In announcing this on Tuesday, State Services Minister Chris Hipkins said the change “is about being an open and accountable government”.
He said said the move was part of the Government’s wider plan to improve openness and reflects its commitment to the international Open Government Partnership.
The move would make it easier for the public to understand government decisions and bolster the accountability of decision makers and advisors.
“Cabinet papers will be released within 30 business days of the Cabinet decision unless there is good reason not to publish. If we can publish it, we will.”
The policy introduces a non-statutory process for providing information, separate to but in the spirit of the Official Information Act 1982, Hipkins said.
“Although we continue to rank at the top of most international measures of trust in government, we can always do better and New Zealanders expect nothing less.

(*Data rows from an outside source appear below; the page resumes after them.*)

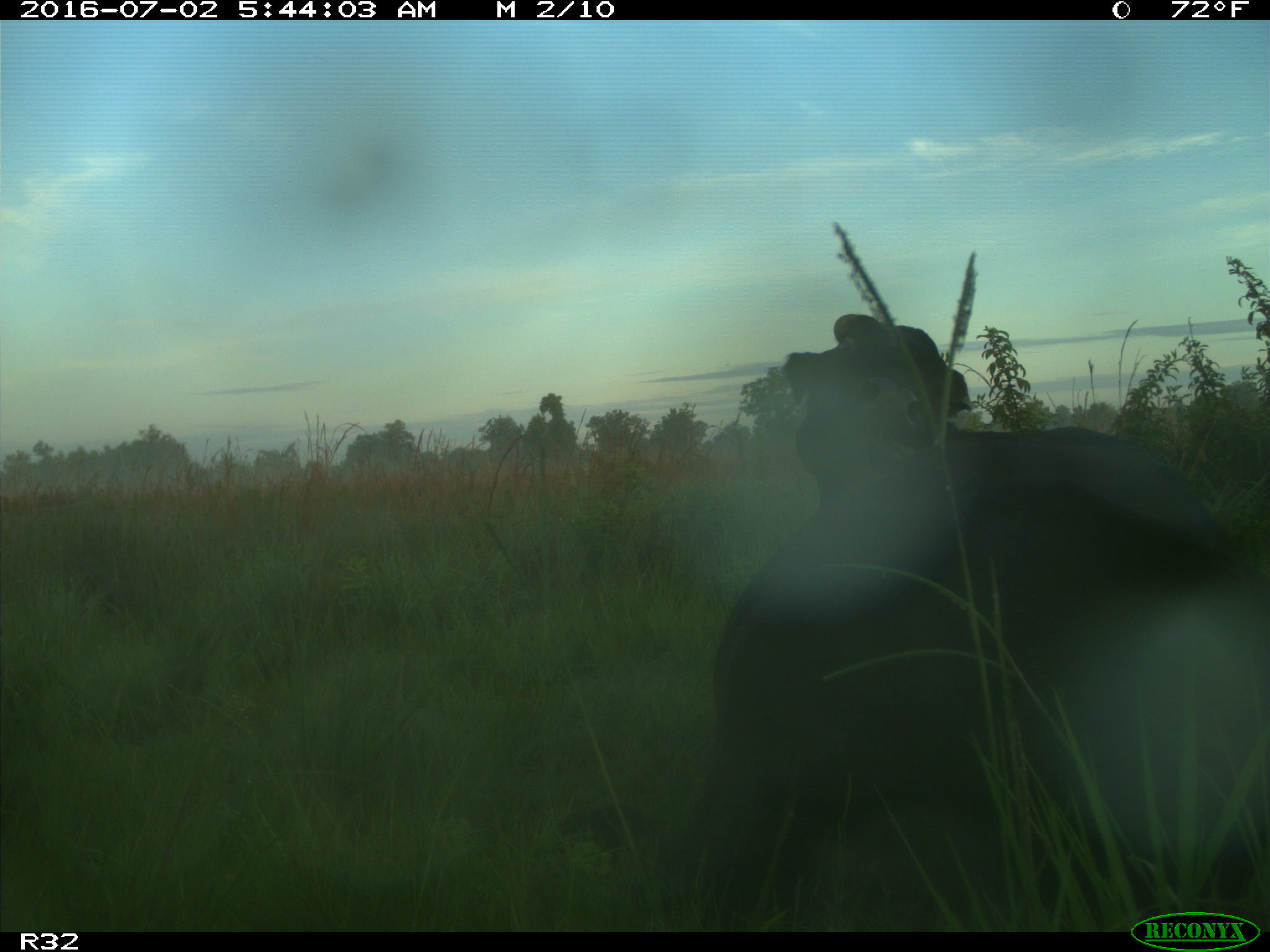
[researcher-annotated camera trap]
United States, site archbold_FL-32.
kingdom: Animalia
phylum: Chordata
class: Mammalia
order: Artiodactyla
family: Bovidae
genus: Bos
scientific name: Bos taurus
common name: domestic cow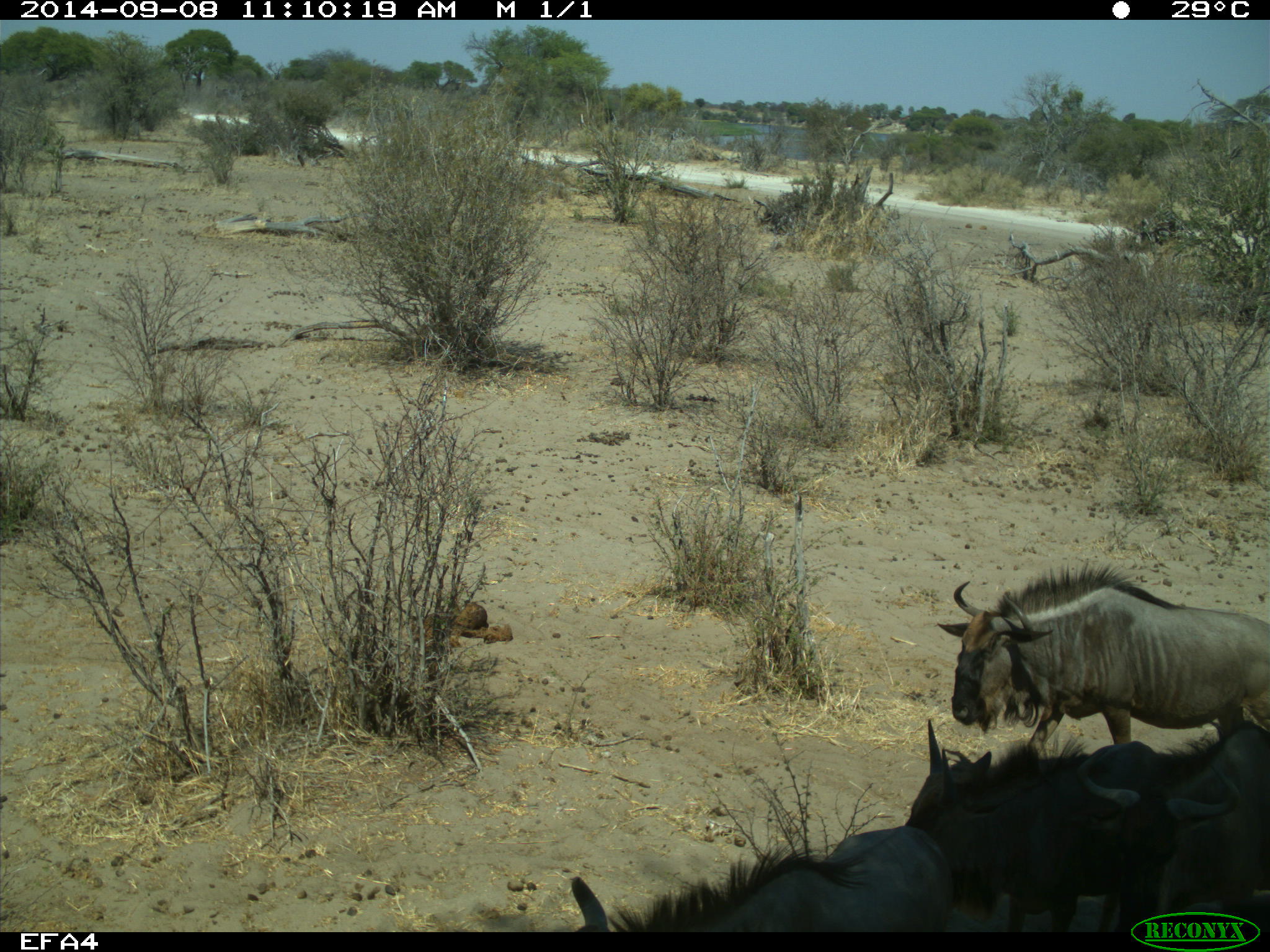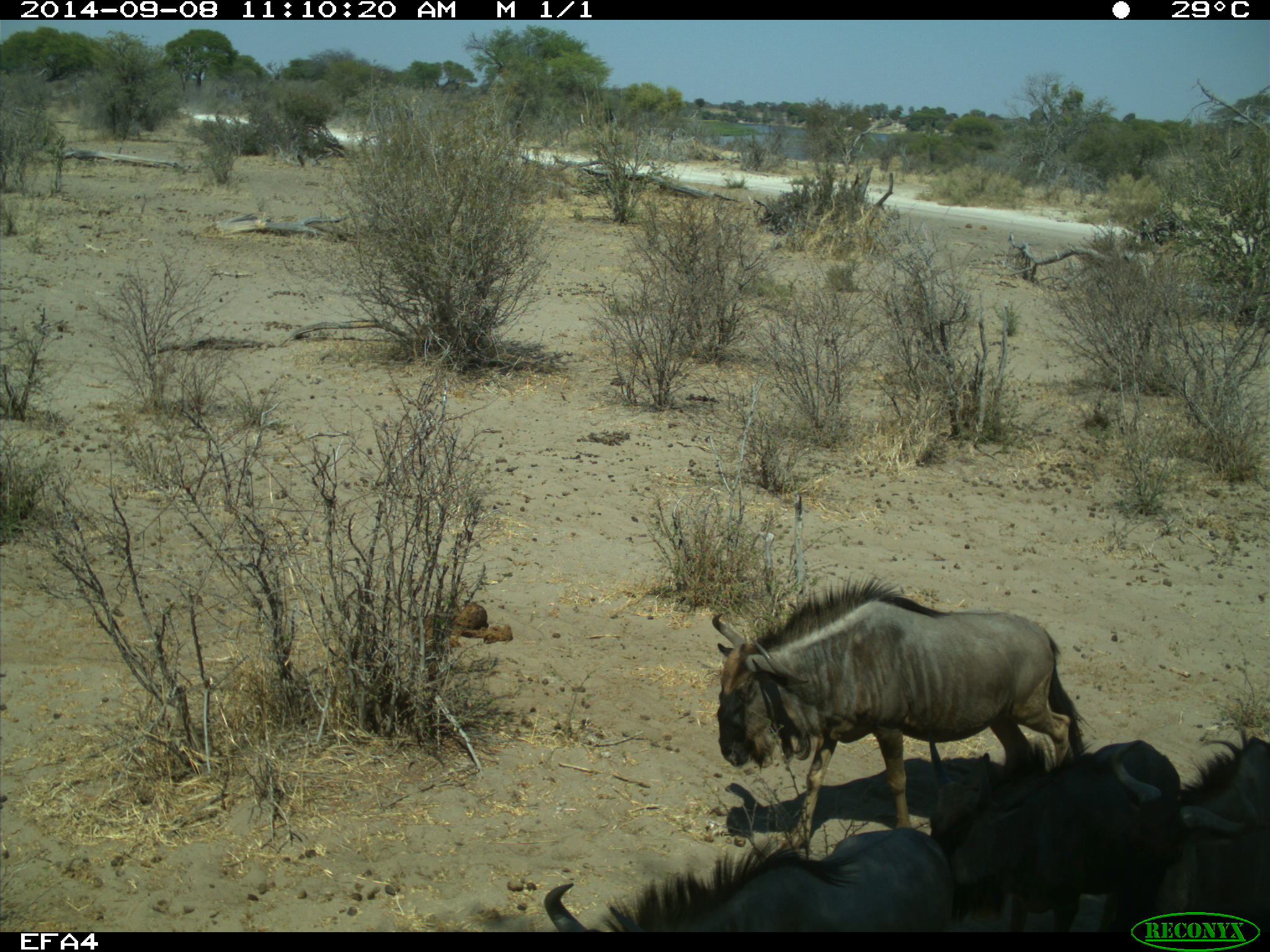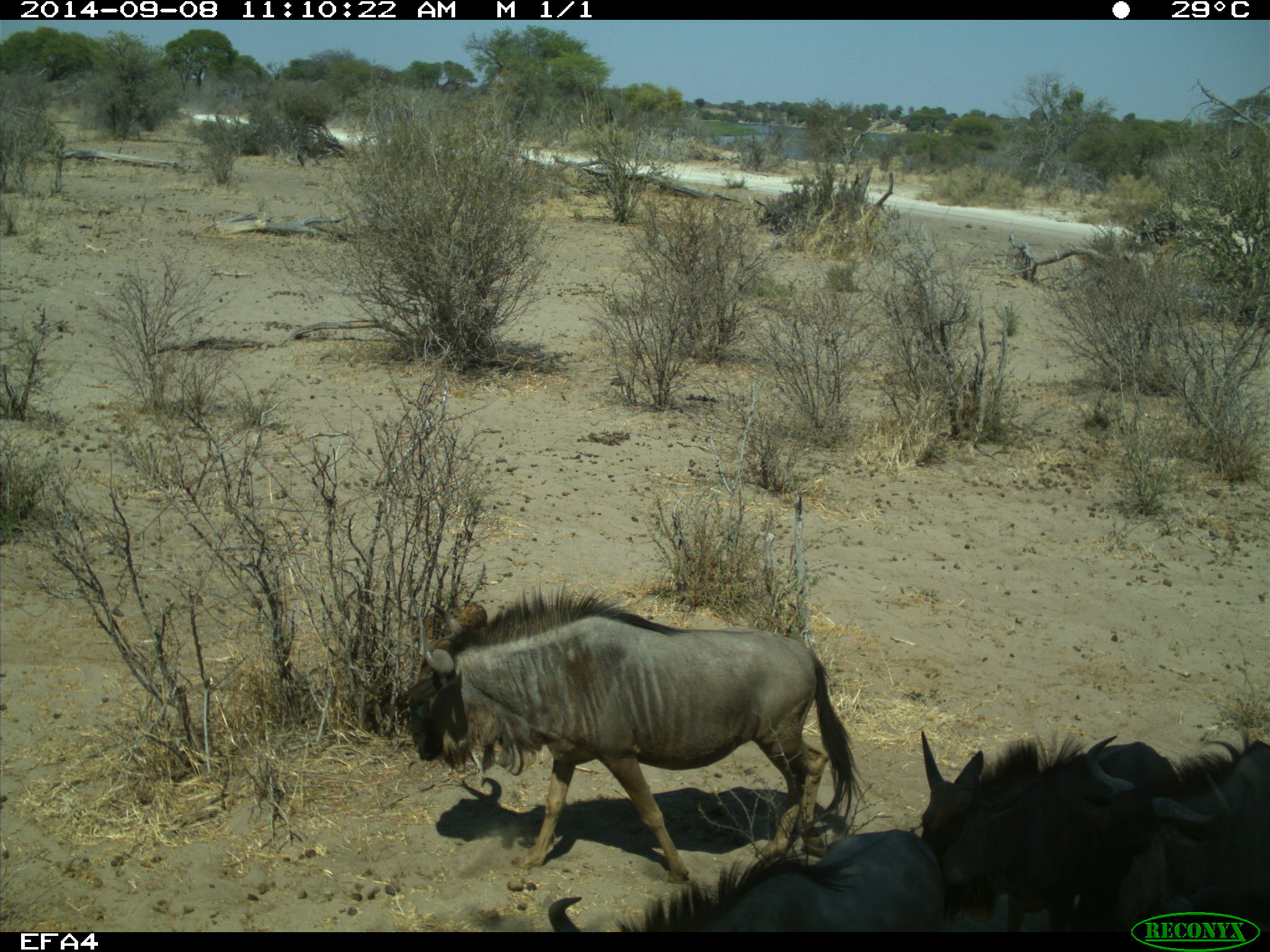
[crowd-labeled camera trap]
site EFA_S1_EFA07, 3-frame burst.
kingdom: Animalia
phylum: Chordata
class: Mammalia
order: Artiodactyla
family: Bovidae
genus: Connochaetes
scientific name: Connochaetes taurinus taurinus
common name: blue wildebeest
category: wildebeestblue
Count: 3.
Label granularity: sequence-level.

“This change is consistent with the spirit of the OIA which states that information should be made available unless a good reason exists for withholding it.
“Proactive release of official information promotes good government and transparency and fosters public trust and confidence in government and the public agencies.”
Individual ministers will have responsibility for releasing Cabinet papers, which will be subject to an assessment to decide if there are good reasons to withhold any of the information. For privacy reasons Appointments and Honours papers will be excluded.
Proactive release includes publishing a wide variety of official information, without any request from the public and publishing the same or edited information that has previously been released to an individual requester under the OIA.
New Zealand’s draft Open Government Partnership National Action Plan 2018-20 will be released for public comment by the State Services Commission on Thursday.
The draft plan responds to three themes: participation in democracy, public participation to develop policy and services, and transparency and accountability.